▶ **EXTRAIT FOURNI**:
La question, faute de pratique, intéresse d’ailleurs peu les spécialistes[5]. Il est même étonnant de constater que la seule question évoquée dans les ouvrages concernant la décentralisation porte sur la seule responsabilité pénale des élus locaux[6]. On connaît d’ailleurs à ce propos tous les excès de ces jurisprudences invraisemblables condamnant pénalement des maires pour des accidents ayant eu lieu dans des cours d’école. Il a fallu la loi « Fauchon » du 10 juillet 2000 pour mettre fin à ce délire des « délits non intentionnels ».
Un tel contraste entre la responsabilité pénale envahissante du maire et son absence de responsabilité politique est d’autant plus étrange qu’il existe en matière de gouvernance des villes une concentration massive des pouvoirs en faveur du premier édile. Le maire d’une grande commune est une sorte de petit monarque à lui tout seul. Cette concentration des pouvoirs a permis à des maires un peu « visionnaires » de dynamiser leurs villes ou de les réveiller. Chacun peut trouver aisément les noms de ces « grands maires » sous la Ve. Telle est la face positive de cette présidentialisation des institutions municipales. La face négative existe aussi et elle concerne tous les maires qui ont pratiqué, à grande échelle et avec un grand talent, le clientélisme et le népotisme. Ici aussi, des noms connus peuvent venir à l’esprit de toute personne s’intéressant à la politique. Il est donc curieux pour le moins qu’on n’ait pas songé à instituer au moment de la décentralisation, un garde-fou consistant à introduire une forme de responsabilité politique (normale ou exceptionnelle) du maire.
On l’a bien fait en ce qui concerne le président de la République qui, depuis la révision constitutionnelle de 23 février 2007, peut faire l’objet d’une procédure de destitution (art. 68). Il ne serait pas difficile d’imaginer au moins deux mécanismes de mise en cause de la responsabilité politique du maire. Le premier pourrait s’exercer via les membres du conseil municipal, un peu sur le mode de l’article 49 de la constitution de 1958, avec certaines limitations (quorum, majorité absolue ou majorité qualifiée pour ne pas rendre trop facile et arbitraire la révocation du maire). Le second pourrait permettre l’intervention des citoyens eux-mêmes en cas de carence des élus locaux — dont la majorité, soumise au maire, continuerait à faire bloc autour de lui — et qui n’engageraient pas la responsabilité politique de celui-ci. Ce serait une sorte de recall à la française qui pourrait améliorer la situation de la commune aux prises avec un maire défaillant et considéré comme « indigne » de représenter ses « administrés » (le terme en dit long sur le système politique local en France).

▶ **DONNÉES FOURNIES**:

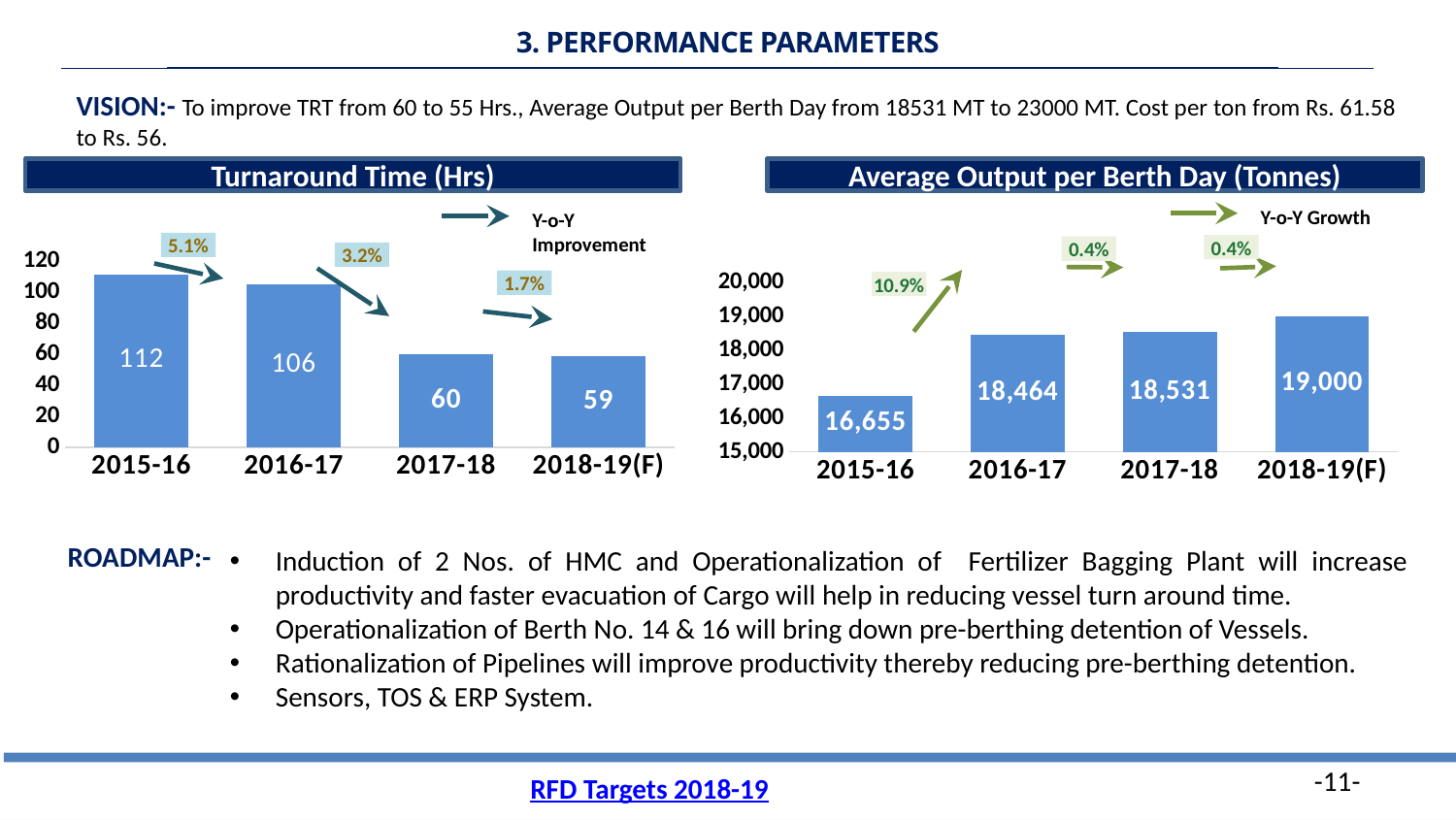
In the Turnaround Time (Hrs) chart, do the values rise or fall from 2015-16 to 2018-19(F)? fall In the Turnaround Time (Hrs) chart, what is the value for 2018-19(F)? 59 In the Average Output per Berth Day (Tonnes) chart, what is the difference between the 2018-19(F) and 2017-18 values? 469 In the Average Output per Berth Day (Tonnes) chart, what is the value for 2016-17? 18,464 In the Turnaround Time (Hrs) chart, which year has the highest value? 2015-16 In the Average Output per Berth Day (Tonnes) chart, which year has the lowest value? 2015-16 In the Average Output per Berth Day (Tonnes) chart, is the value for 2017-18 larger or smaller than the value for 2016-17? larger In the Turnaround Time (Hrs) chart, what is the difference between the 2016-17 and 2017-18 values? 46 In the Turnaround Time (Hrs) chart, what is the value for 2015-16? 112 In the Turnaround Time (Hrs) chart, how many years are plotted? 4 In the Average Output per Berth Day (Tonnes) chart, what is the value for 2015-16? 16,655 What type of chart is the Average Output per Berth Day (Tonnes) chart? bar chart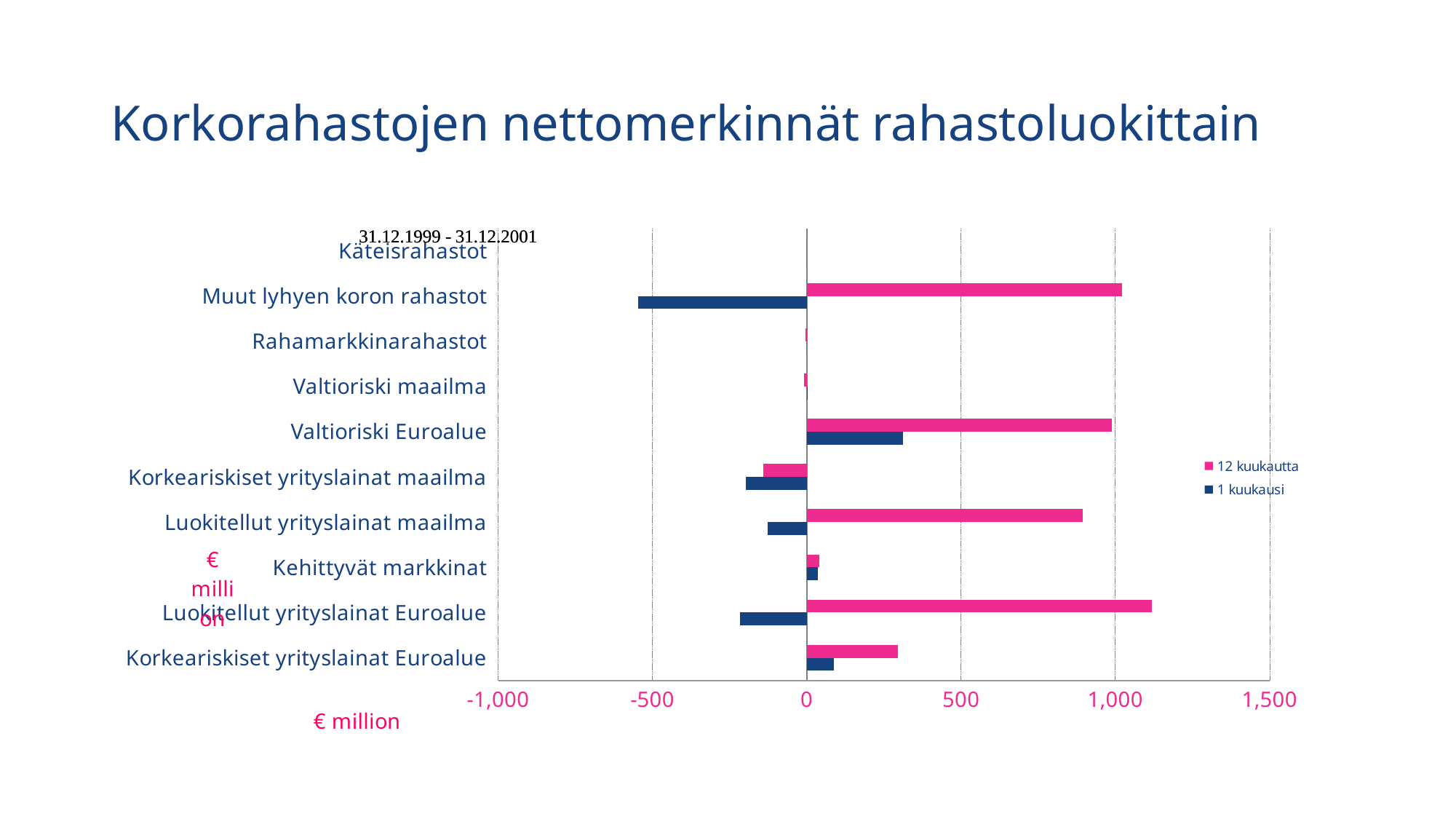
For Korkeariskiset yrityslainat Euroalue, which series has the larger value: 12 kuukautta or 1 kuukausi? 12 kuukautta Is the 12 kuukautta value for Korkeariskiset yrityslainat Euroalue greater or less than 500? less Is the 12 kuukautta value for Muut lyhyen koron rahastot greater or less than 500? greater Which category has the lowest value for the 1 kuukausi series? Muut lyhyen koron rahastot How many fund categories are listed on the vertical axis? 10 What kind of chart is shown on the slide? bar chart Which category has the highest value for the 1 kuukausi series? Valtioriski Euroalue Which category has the highest value for the 12 kuukautta series? Luokitellut yrityslainat Euroalue What unit is shown on the horizontal axis of the chart? € million Is the 1 kuukausi value for Muut lyhyen koron rahastot greater or less than -500? less Which is larger for the 12 kuukautta series: Valtioriski Euroalue or Luokitellut yrityslainat maailma? Valtioriski Euroalue How many series does the legend list? 2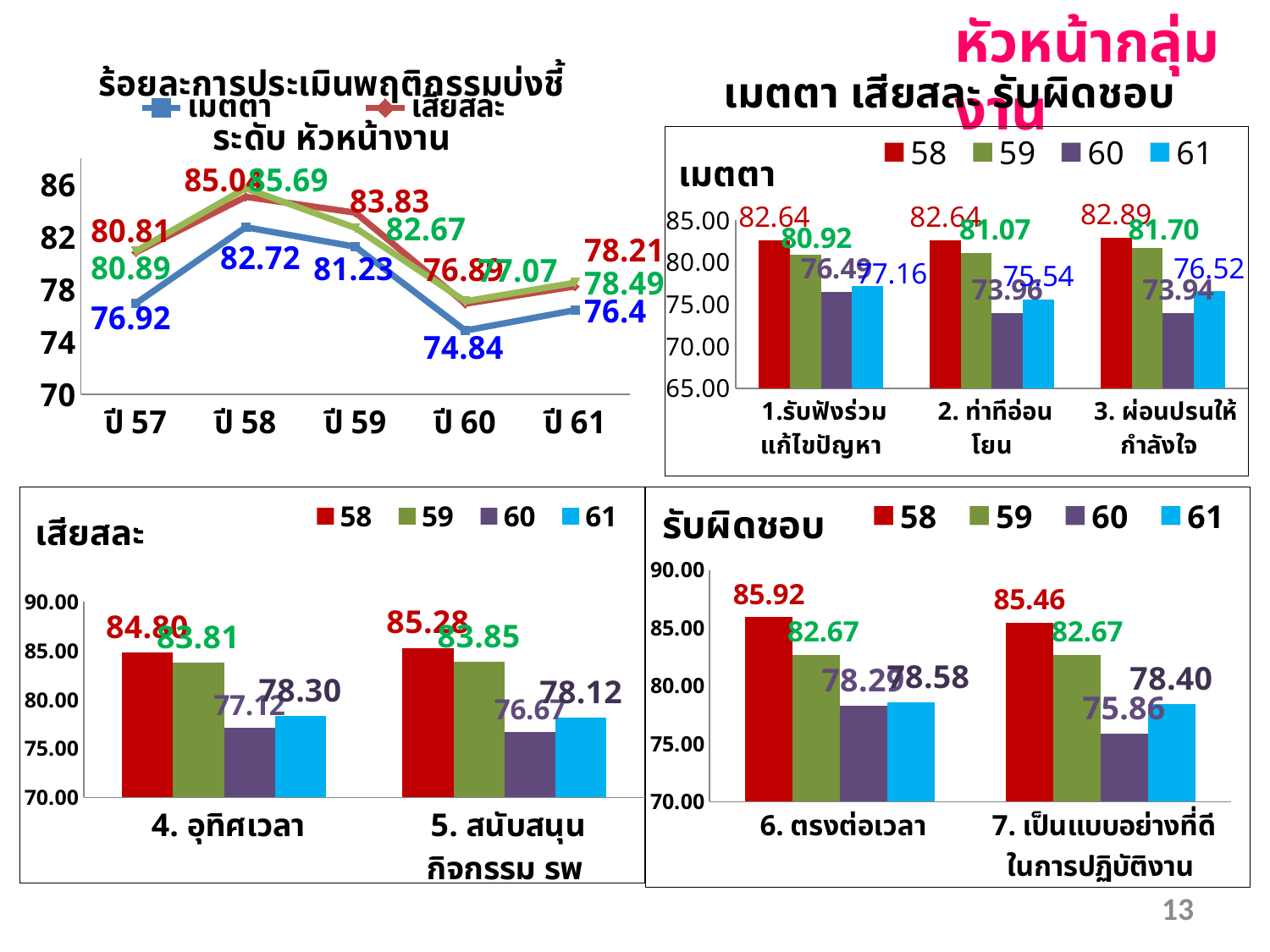
In the เสียสละ bar chart, which is larger in category 5. สนับสนุนกิจกรรม รพ: series 58 or series 59? 58 In the line chart titled ร้อยละการประเมินพฤติกรรมบ่งชี้ ระดับ หัวหน้างาน, in which year is เมตตา highest? ปี 58 How many categories are shown on the x axis of the เสียสละ bar chart? 2 In the รับผิดชอบ bar chart, what is the value for series 60 in category 7. เป็นแบบอย่างที่ดีในการปฏิบัติงาน? 75.86 In the เมตตา bar chart, what is the value for series 60 in category 2. ท่าทีอ่อนโยน? 73.96 What kind of chart is the chart titled ร้อยละการประเมินพฤติกรรมบ่งชี้ ระดับ หัวหน้างาน? line chart In the เสียสละ bar chart, what is the value for series 61 in category 4. อุทิศเวลา? 78.30 In the รับผิดชอบ bar chart, what is the difference between series 58 and series 59 in category 6. ตรงต่อเวลา? 3.25 In the เมตตา bar chart, what is the value for series 58 in category 3. ผ่อนปรนให้กำลังใจ? 82.89 In the line chart titled ร้อยละการประเมินพฤติกรรมบ่งชี้ ระดับ หัวหน้างาน, what is the value of เมตตา in ปี 60? 74.84 How many series does the legend of the เมตตา bar chart list? 4 In the รับผิดชอบ bar chart, what is the value for series 58 in category 6. ตรงต่อเวลา? 85.92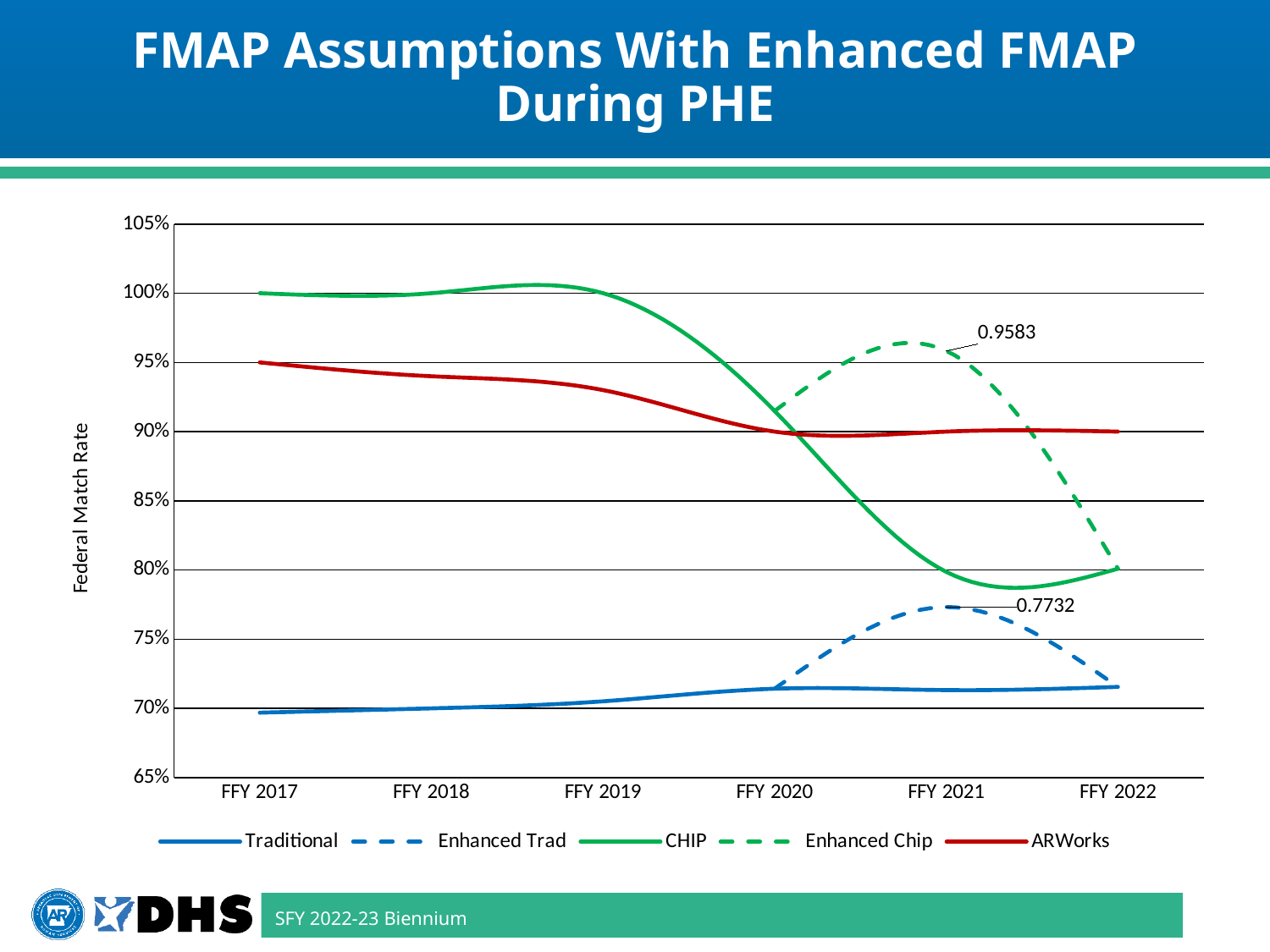
Does the CHIP line rise or fall from FFY 2019 to FFY 2021? fall Which series has the lowest value at FFY 2017? Traditional What is the title of the y axis? Federal Match Rate What is the labeled value for Enhanced Chip at FFY 2021? 0.9583 How many fiscal years are shown on the x axis? 6 Is the value for ARWorks at FFY 2022 greater or less than 85%? greater Which series has the highest value at FFY 2017? CHIP Is the value for Traditional at FFY 2017 greater or less than 75%? less What is the labeled value for Enhanced Trad at FFY 2021? 0.7732 How many series does the legend list? 5 What kind of chart is shown on the slide? line chart Is the value for CHIP at FFY 2017 greater or less than 95%? greater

▶ **CONSIGNE**:
Répondez aux questions suivantes à partir de l'extrait fourni.
1. Quelle loi a mis fin au « délire des "délits non intentionnels" », et de quelle date est-elle ?
2. Depuis quelle révision constitutionnelle le président de la République peut-il faire l'objet d'une procédure de destitution, et en vertu de quel article ?
3. Quelles limitations sont évoquées pour le premier mécanisme de mise en cause de la responsabilité politique du maire ?

▶ **CORRIGÉ DE L'EXERCICE**:
1. La loi « Fauchon » du 10 juillet 2000.
2. Depuis la révision constitutionnelle du 23 février 2007, en vertu de l'article 68.
3. Le quorum, la majorité absolue ou la majorité qualifiée.